> _Exercise instructions_
Please copy the following items word for word, including every number and bracket.

-=-=-=-=-

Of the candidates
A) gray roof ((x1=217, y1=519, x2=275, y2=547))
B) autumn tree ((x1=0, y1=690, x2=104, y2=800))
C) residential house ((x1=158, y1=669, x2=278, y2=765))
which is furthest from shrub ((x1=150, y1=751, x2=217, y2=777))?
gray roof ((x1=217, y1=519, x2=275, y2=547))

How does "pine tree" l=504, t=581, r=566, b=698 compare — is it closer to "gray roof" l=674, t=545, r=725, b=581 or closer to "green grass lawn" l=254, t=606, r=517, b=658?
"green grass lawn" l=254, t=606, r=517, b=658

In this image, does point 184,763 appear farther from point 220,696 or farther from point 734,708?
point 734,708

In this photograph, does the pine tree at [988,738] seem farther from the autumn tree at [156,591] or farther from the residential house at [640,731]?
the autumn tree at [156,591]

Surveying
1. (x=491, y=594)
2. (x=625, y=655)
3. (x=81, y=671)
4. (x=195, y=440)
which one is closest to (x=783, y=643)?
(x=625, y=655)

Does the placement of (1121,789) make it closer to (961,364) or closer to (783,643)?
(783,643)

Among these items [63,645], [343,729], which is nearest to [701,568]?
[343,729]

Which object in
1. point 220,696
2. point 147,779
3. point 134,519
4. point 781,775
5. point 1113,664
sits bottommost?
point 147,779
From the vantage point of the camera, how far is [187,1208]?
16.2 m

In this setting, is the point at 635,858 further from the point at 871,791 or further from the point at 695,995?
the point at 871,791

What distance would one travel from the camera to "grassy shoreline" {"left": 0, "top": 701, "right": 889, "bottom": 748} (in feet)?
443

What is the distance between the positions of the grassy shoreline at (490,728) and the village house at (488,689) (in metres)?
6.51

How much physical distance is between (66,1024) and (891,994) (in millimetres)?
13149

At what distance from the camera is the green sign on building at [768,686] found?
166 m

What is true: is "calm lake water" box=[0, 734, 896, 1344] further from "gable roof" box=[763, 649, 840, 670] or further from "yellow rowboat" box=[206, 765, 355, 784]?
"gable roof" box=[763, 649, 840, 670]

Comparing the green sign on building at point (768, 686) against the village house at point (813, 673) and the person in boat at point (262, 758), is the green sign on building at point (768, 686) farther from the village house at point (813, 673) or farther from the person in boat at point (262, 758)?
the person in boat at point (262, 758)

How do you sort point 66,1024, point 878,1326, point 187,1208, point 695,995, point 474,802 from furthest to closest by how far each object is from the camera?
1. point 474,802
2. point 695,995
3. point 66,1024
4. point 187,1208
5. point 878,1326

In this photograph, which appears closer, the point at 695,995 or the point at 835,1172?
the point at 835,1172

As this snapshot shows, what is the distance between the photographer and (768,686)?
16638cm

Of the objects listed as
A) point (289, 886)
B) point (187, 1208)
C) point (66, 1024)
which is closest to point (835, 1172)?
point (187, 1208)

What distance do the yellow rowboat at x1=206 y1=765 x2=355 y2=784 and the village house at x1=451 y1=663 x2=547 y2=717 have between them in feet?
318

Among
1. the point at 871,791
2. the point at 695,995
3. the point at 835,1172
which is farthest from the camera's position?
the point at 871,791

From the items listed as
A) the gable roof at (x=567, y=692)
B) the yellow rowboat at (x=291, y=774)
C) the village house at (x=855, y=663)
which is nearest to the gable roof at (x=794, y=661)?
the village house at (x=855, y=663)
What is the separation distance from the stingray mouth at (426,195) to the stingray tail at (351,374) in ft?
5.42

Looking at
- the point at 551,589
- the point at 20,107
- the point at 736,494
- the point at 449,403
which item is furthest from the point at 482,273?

-=-=-=-=-

> _Exercise output_
Of the candidates
A) gray roof ((x1=217, y1=519, x2=275, y2=547))
B) autumn tree ((x1=0, y1=690, x2=104, y2=800))
C) residential house ((x1=158, y1=669, x2=278, y2=765))
which is furthest from shrub ((x1=150, y1=751, x2=217, y2=777))?
gray roof ((x1=217, y1=519, x2=275, y2=547))

How does "pine tree" l=504, t=581, r=566, b=698 compare — is it closer to "gray roof" l=674, t=545, r=725, b=581 or closer to "green grass lawn" l=254, t=606, r=517, b=658?
"green grass lawn" l=254, t=606, r=517, b=658

In this image, does point 184,763 appear farther from point 220,696 or farther from point 734,708?
point 734,708

In this photograph, does the pine tree at [988,738] seem farther from the autumn tree at [156,591] or farther from the residential house at [640,731]?
the autumn tree at [156,591]

Surveying
1. (x=491, y=594)
2. (x=625, y=655)
3. (x=81, y=671)
4. (x=195, y=440)
which one is closest to (x=783, y=643)?
(x=625, y=655)

Does the placement of (1121,789) make it closer to (961,364) or closer to (783,643)?
(783,643)

Among these items [63,645], [343,729], which is nearest to [701,568]?
[343,729]

Which object in
1. point 220,696
2. point 147,779
3. point 134,519
4. point 781,775
5. point 1113,664
sits bottommost?
point 147,779
From the vantage point of the camera, how far is [187,1208]?
16.2 m

In this setting, is the point at 635,858 further from the point at 871,791 or further from the point at 695,995?
the point at 871,791

What distance would one travel from the camera to "grassy shoreline" {"left": 0, "top": 701, "right": 889, "bottom": 748} (in feet)?
443

What is the distance between the positions of the grassy shoreline at (490,728) and the village house at (488,689) (in metres)?
6.51

How much physical distance is between (66,1024) and (891,994) (in millimetres)?
13149

At what distance from the camera is the green sign on building at [768,686] found?
166 m

What is true: is "calm lake water" box=[0, 734, 896, 1344] further from "gable roof" box=[763, 649, 840, 670] or further from "yellow rowboat" box=[206, 765, 355, 784]?
"gable roof" box=[763, 649, 840, 670]

Comparing the green sign on building at point (768, 686) against the village house at point (813, 673) and the person in boat at point (262, 758), is the green sign on building at point (768, 686) farther from the village house at point (813, 673) or farther from the person in boat at point (262, 758)?
the person in boat at point (262, 758)

How do you sort point 66,1024, point 878,1326, point 187,1208, point 695,995, point 474,802 from furthest to closest by how far each object is from the camera?
1. point 474,802
2. point 695,995
3. point 66,1024
4. point 187,1208
5. point 878,1326

In this photograph, which appears closer, the point at 695,995 or the point at 835,1172?
the point at 835,1172

As this snapshot shows, what is the distance between the photographer and (768,686)?
16638cm

Of the objects listed as
A) point (289, 886)
B) point (187, 1208)
C) point (66, 1024)
which is closest to point (835, 1172)?
point (187, 1208)

What distance do the yellow rowboat at x1=206 y1=765 x2=355 y2=784 and the village house at x1=451 y1=663 x2=547 y2=717 have between them in feet?
318

Among
1. the point at 871,791
2. the point at 695,995
3. the point at 835,1172
which is farthest from the camera's position?
the point at 871,791

From the items listed as
A) the gable roof at (x=567, y=692)
B) the yellow rowboat at (x=291, y=774)
C) the village house at (x=855, y=663)
which is nearest to the gable roof at (x=794, y=661)?
the village house at (x=855, y=663)
What is the separation distance from the stingray mouth at (426,195) to the stingray tail at (351,374) in ft?
5.42

Looking at
- the point at 551,589
- the point at 20,107
- the point at 736,494
- the point at 449,403
which item is furthest from the point at 482,273?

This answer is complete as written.